JAKARTA, UPDATESULSEL.ID– Pemerintah memastikan cadangan bahan bakar minyak (BBM) nasional tetap dalam kondisi aman meskipun dinamika geopolitik di kawasan Timur Tengah memicu penutupan Selat Hormuz. Situasi tersebut dipastikan tidak mengganggu pasokan energi dalam negeri.

Melalui keterangan resmi Badan Komunikasi Pemerintah (Bakom) RI, pemerintah menjelaskan bahwa sekitar 20–25 persen impor minyak mentah Indonesia memang berasal dari Timur Tengah. Namun, langkah antisipatif telah dilakukan dengan mengalihkan sebagian pasokan dari kawasan lain seperti Afrika, Australia, dan Amerika Serikat.

Langkah diversifikasi ini dilakukan agar operasional kilang di dalam negeri tetap berjalan optimal tanpa hambatan distribusi.

Menteri Energi dan Sumber Daya Mineral (ESDM), Bahlil Lahadalia, menegaskan bahwa pengalihan jalur impor telah dilakukan ke negara-negara yang tidak melalui Selat Hormuz.

“Kita sudah mengalihkan sumber pasokan ke Amerika atau ke negara-negara yang tidak melalui Selat Hormuz. Sementara BBM yang kita impor, yakni bensin, berasal dari Asia Tenggara, bukan dari Timur Tengah,” ujar Bahlil, Kamis (5/3).

Pemerintah juga memastikan bahwa impor bensin jenis RON 90, RON 92, RON 95, hingga RON 98 selama ini berasal dari kawasan Asia Tenggara, sehingga tidak terdampak langsung oleh situasi di Timur Tengah.

Sementara itu, untuk BBM jenis Solar, Indonesia disebut telah mencapai kemandirian produksi melalui kilang domestik dan tidak lagi bergantung pada impor.

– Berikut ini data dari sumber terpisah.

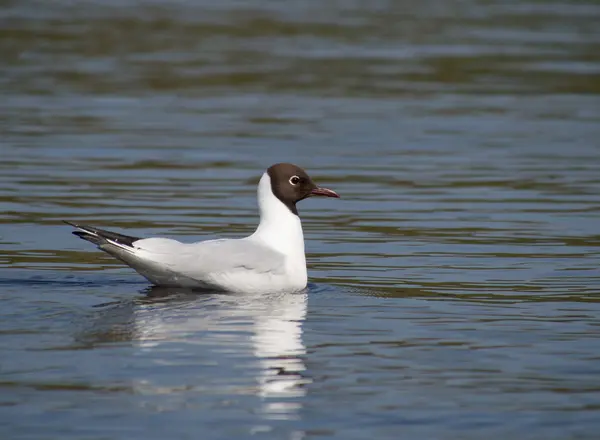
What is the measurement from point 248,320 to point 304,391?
208cm

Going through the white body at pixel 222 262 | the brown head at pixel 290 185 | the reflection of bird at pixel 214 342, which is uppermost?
the brown head at pixel 290 185

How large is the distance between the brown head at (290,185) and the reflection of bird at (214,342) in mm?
1084

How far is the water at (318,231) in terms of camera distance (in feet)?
28.2

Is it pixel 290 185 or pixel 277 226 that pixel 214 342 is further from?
pixel 290 185

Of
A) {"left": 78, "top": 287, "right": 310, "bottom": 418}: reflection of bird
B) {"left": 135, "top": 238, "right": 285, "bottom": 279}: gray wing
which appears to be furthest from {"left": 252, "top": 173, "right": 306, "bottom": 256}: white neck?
{"left": 78, "top": 287, "right": 310, "bottom": 418}: reflection of bird

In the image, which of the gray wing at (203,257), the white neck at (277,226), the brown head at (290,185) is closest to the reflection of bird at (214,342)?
the gray wing at (203,257)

Saat ini, cadangan BBM nasional berada pada level aman, yakni setara 23 hari kebutuhan. Pemerintah menegaskan bahwa stok selalu dijaga di atas 21 hari dan terus diperkuat tanpa menunggu hingga batas minimal.

Artinya, isu yang menyebutkan stok BBM akan habis dalam waktu sekitar 20 hari dipastikan tidak benar.

Pemerintah juga menjamin masyarakat dapat menjalankan ibadah dan merayakan Idul Fitri dengan tenang tanpa kekhawatiran kelangkaan energi, termasuk pasokan LPG.

“Kami sudah mengantisipasi bahwa stok BBM menjelang Hari Raya Idul Fitri aman, termasuk LPG. Jadi tidak perlu ada keraguan meski terjadi dinamika global,” tegas Bahlil.

Di tengah fluktuasi harga minyak dunia, pemerintah memastikan harga BBM subsidi tidak akan mengalami kenaikan hingga Hari Raya.

“ Saya pastikan sampai dengan Hari Raya tidak ada kenaikan,” tambahnya.

Untuk memperkuat ketahanan energi nasional, Presiden Prabowo Subianto telah menginstruksikan peningkatan kapasitas cadangan BBM hingga setara tiga bulan kebutuhan nasional.

Pemerintah saat ini tengah menyiapkan pembangunan fasilitas penyimpanan (storage) baru, dengan salah satu opsi lokasi strategis berada di wilayah Sumatera.

Langkah ini menjadi bagian dari strategi jangka panjang dalam memperkuat ketahanan energi nasional di tengah ketidakpastian global.